4 pressure-treated 12 foot 2 by 6 boards
4 pressure-treated 8 foot 2 by 6 boards
Box of-3-1/2 inch long galvanized screws
8 half-inch carriage bolts, 4 inches long with nuts and lock washers
Carpet strips, 6 inches wide the width of the pickup bed
8 half inch lag bolts, 4 inches long
3/8 inch eye screws
2 spring clamps
Staple gun and 1-1/2 inch staples
Carpenter Speed Square
Drill and drill bits
|Very solid work by Chris Wheaton|
Scott sent me the pictures below with this note, "Thanks for the great plans. Built this over Memorial Day weekend. Very happy with the results - though it is HEAVY! That's okay, I'd rather err on the side of over-built anyhow."
|Scott screwed some eyebolts into the frame for holding his bungees.|
|In a pinch you could nest a couple of kayaks up there too.|
Love the pictures guys. Thanks for sending them. - Tom
Got this idea from Michael P. Nobrega in Otter River, MA:
Thanks again for the truck rack design; I had lots of fun building it this weekend for my new F-150.
I made a few design modifications in order to make it portable for one man to handle.
My design is a knock-apart system and it requires no tools to install or remove the rack.
The rack system consists of six pieces which can be effortlessly assembled/disassembled.
The front and rear frames are one-piece rectangular assemblies while the four side rails detach easily.

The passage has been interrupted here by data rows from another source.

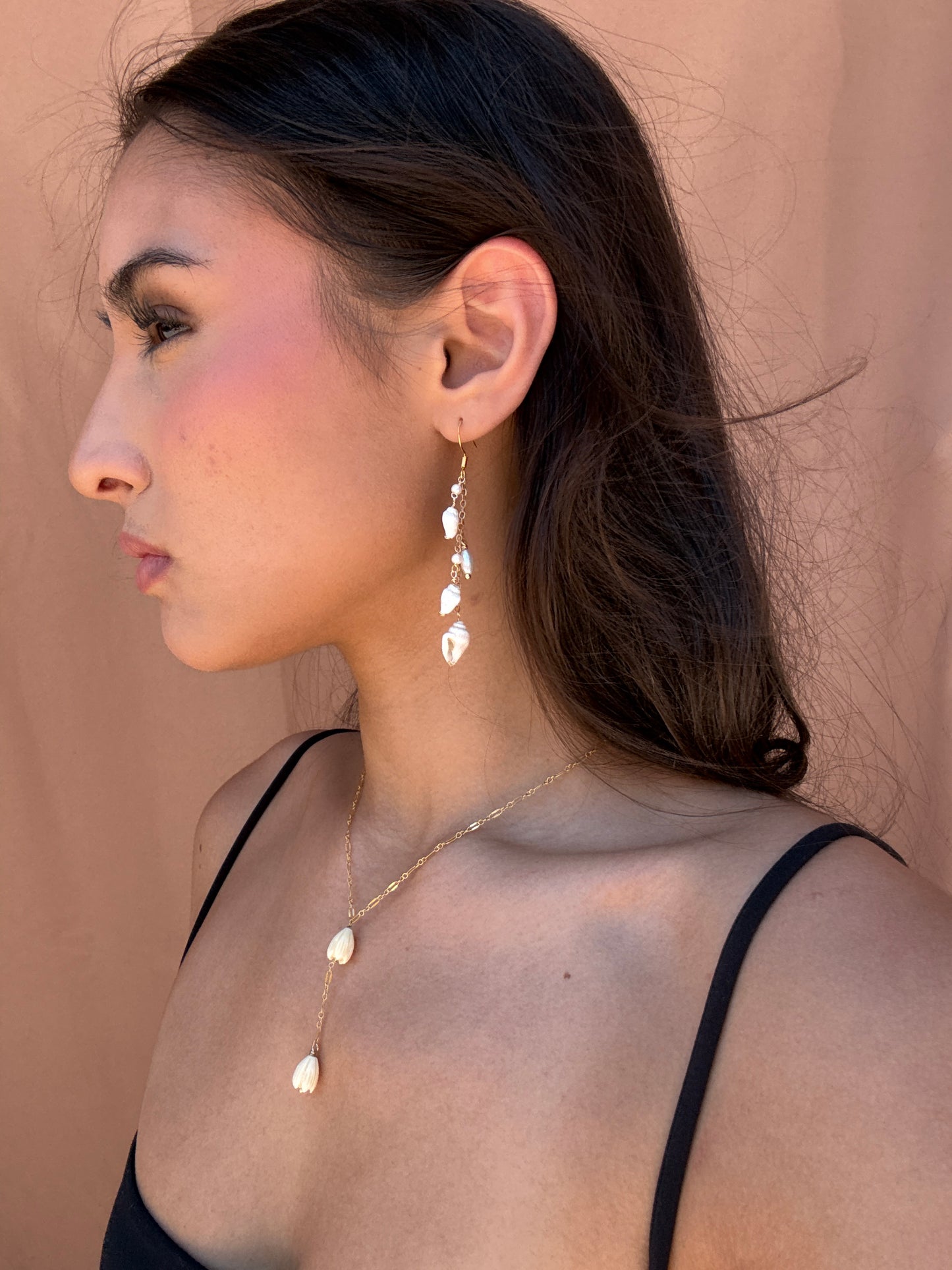 shell dangle earrings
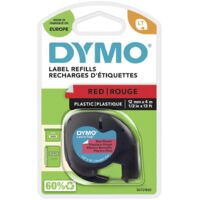 DYMO LT Colore Nastro: Rosso Marte Colore carattere: Nero 12 mm 4 m S0721630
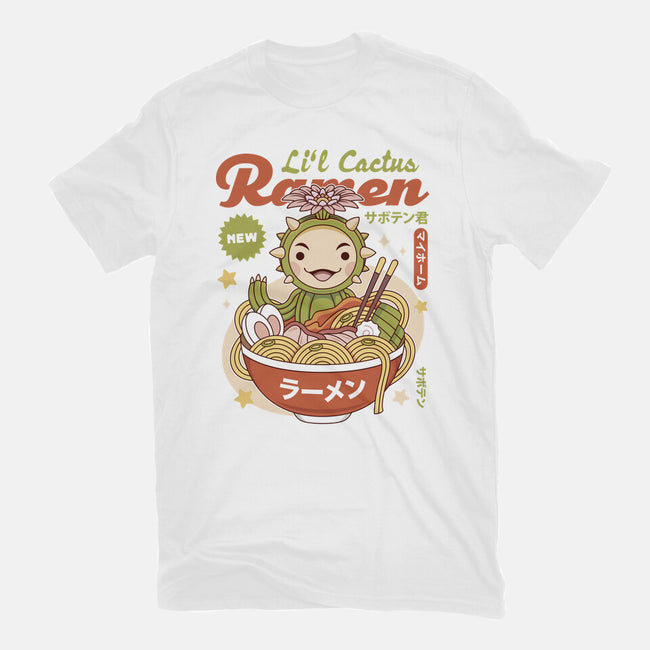 Lil Cactus Ramen-Womens-Fitted-Tee-LAGELANTEE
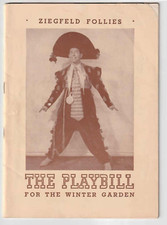ZIEGFELD FOLLIES playbill at Winter Garden, Oct 1943 starring MILTON BERLE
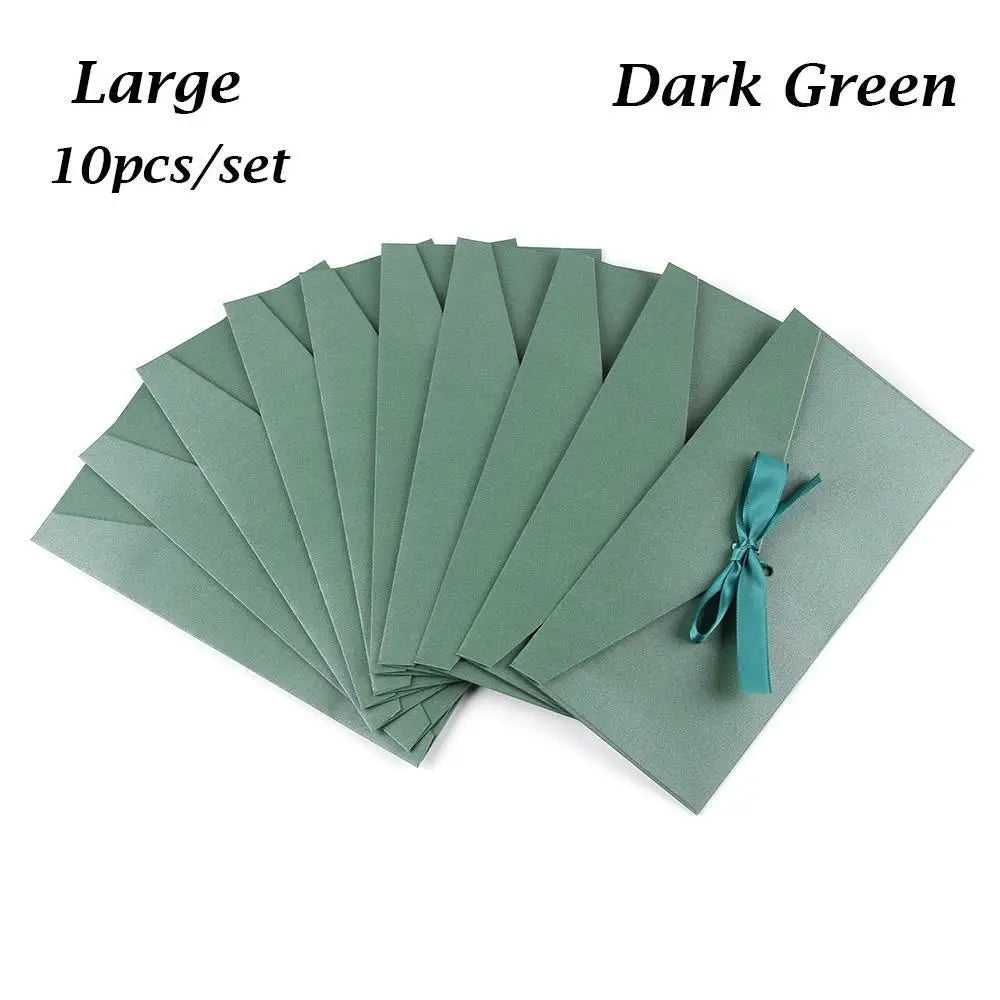 Edle Umschläge aus Perlglanzpapier – 10er-Set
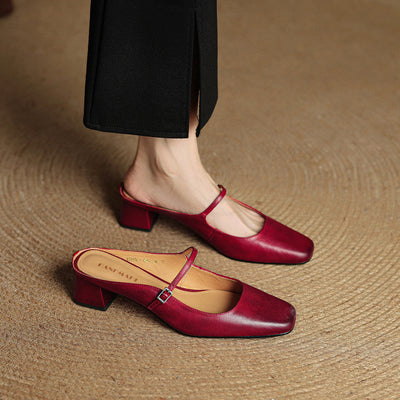 Novara™ | Esmer Genuine Leather Mules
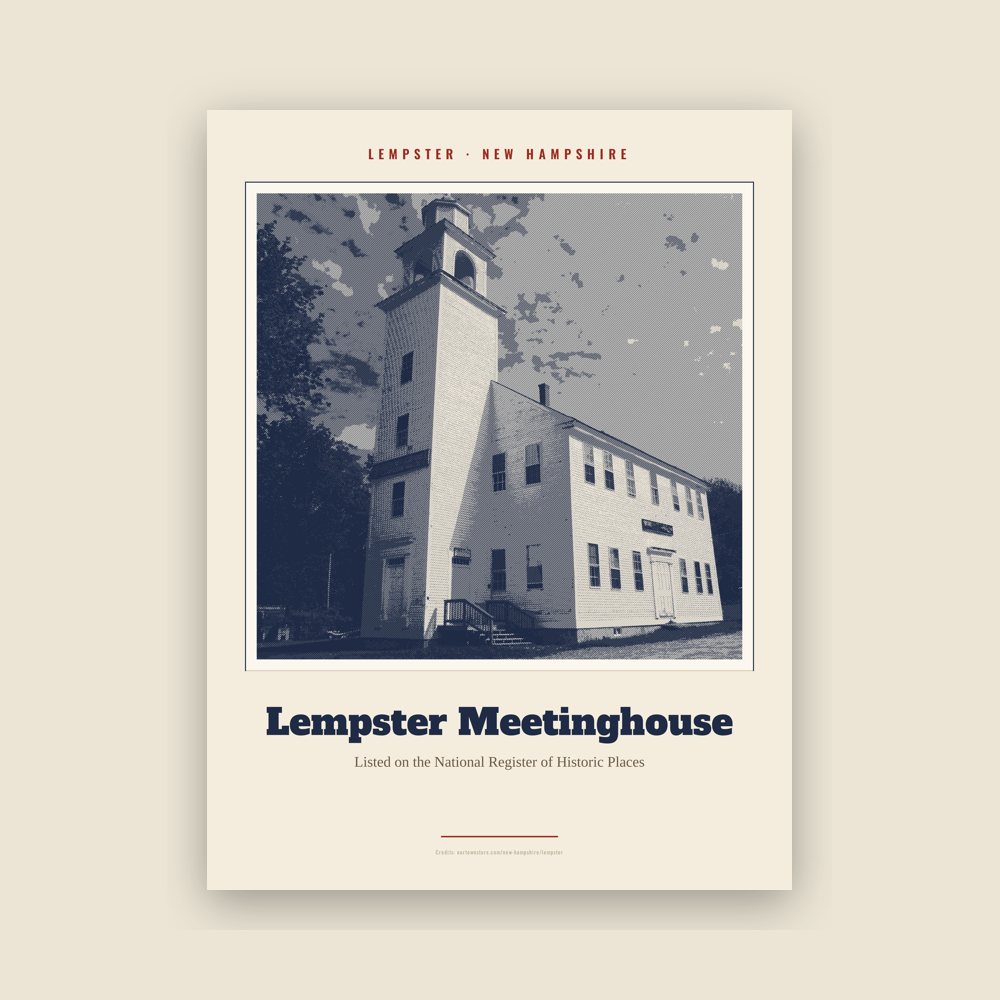 Lempster Lempster Meetinghouse Landmark Print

I used 1/2" threaded bar through the uprights with a nylon locknut/washer on the outboard side and a wingnut/lock washer on the inboard side.
I added 2" PVC pipe to the top of the front and rear frames to make loading and unloading a breeze. Just bore the pipe and screw with 3-1/2" exterior decking screws.
This system carried several construction staging planks without making a squeak!
See photos attached.
You can see how the wingnuts let you to remove the long boards leaving just the two end frames to lift in and out. It's quick with the wingnuts. You can store the whole thing against a wall in the garage and assemble it in minutes when you need it.